Much as Fitzgerald loves and is proud of their work together on the Grafton Everest novels, he cites this book as their most significant collaboration.

“It’s a much more important book than the Grafton Everest ones,” Fitzgerald says, adding, “it has still been a hoot writing it with Ian McFadyen.”

And fans of the pair’s comedic talents will be happy that this book is also funny, although it is also poignant at times with some biting satire and social commentary, particularly around the treatment of the elderly in Australia.

But it’s not a lecture – the themes are explored in an entertaining story that sees the two crusty old blokes collaborating to create a video podcast called The Lizards of Oz. Their podcast becomes part of a fight for justice for the elderly against bureaucracy and neglect.

The fact that they create a podcast might raise eyebrows, considering their age, but their tech-savvy grandchildren help out.

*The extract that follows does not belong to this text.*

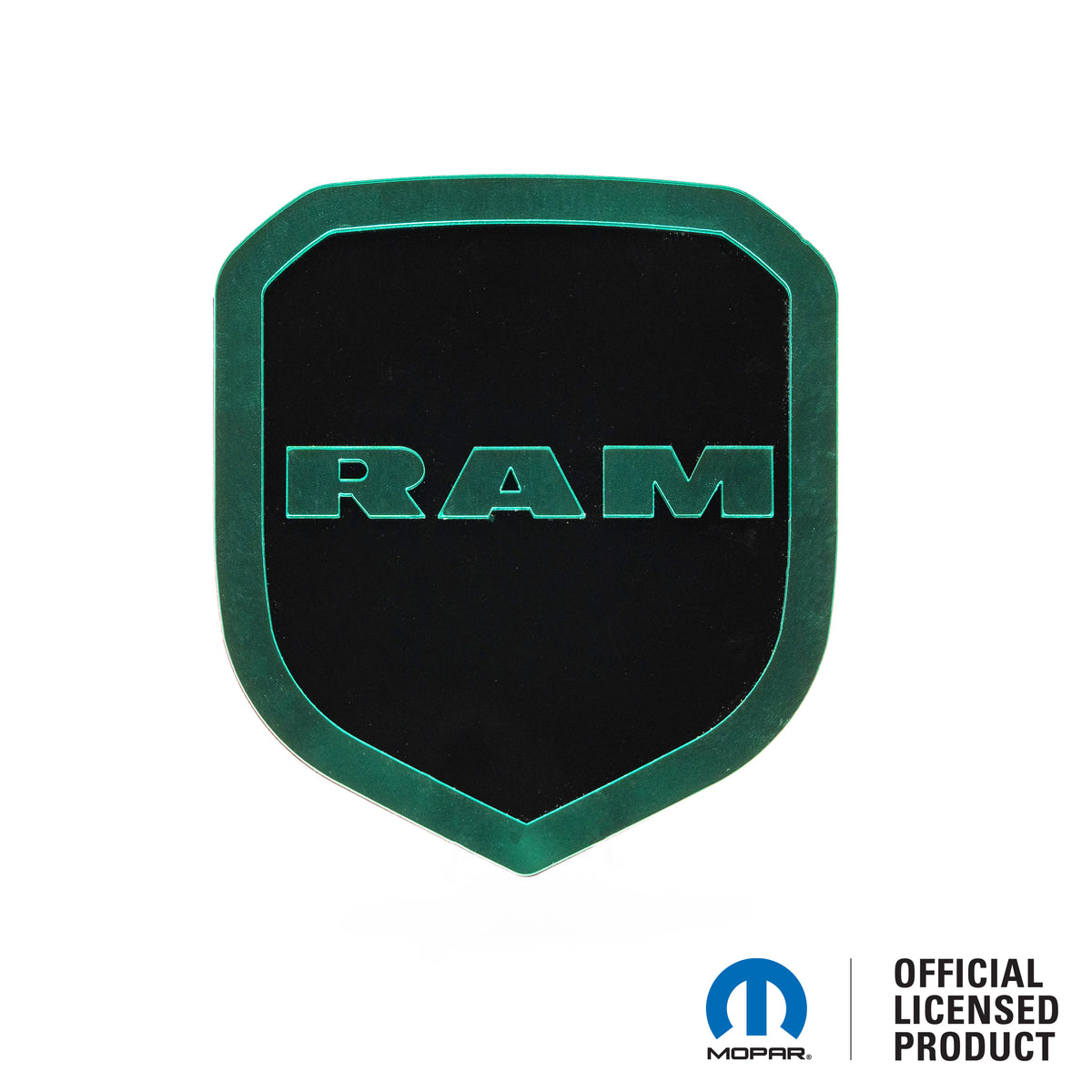 RAM® Grille BADGE - FITS 2013-2018 DODGE® RAM® Grille -1500, 2500, 3500 - Choose your Colors - Officially Licensed Product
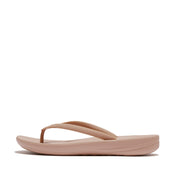 FITFLOP IQUSHION ERGONOMIC FLIP-FLOPS E54-137 BEIGE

The book is also something of a social history of Australia, since both men have led long and interesting lives and various eras of Australian society and history are explored. I found it very moving when one of the female characters in the book, Helen, who never married, explains that she had one love of her life who was killed:

“Killed?” said Bill, thinking that sounded very dramatic.

“He was conscripted. In those days you could defer going into the army until you finished your degree. He finished and did his training, then was sent to Vietnam. He was killed three weeks later.” Helen said this without any emotion.

It brings a tear to the eye.

Chalk and Cheese: A fabrication by Ross Fitzgerald and Ian McFadyen, Hybrid Publishers, $24.99.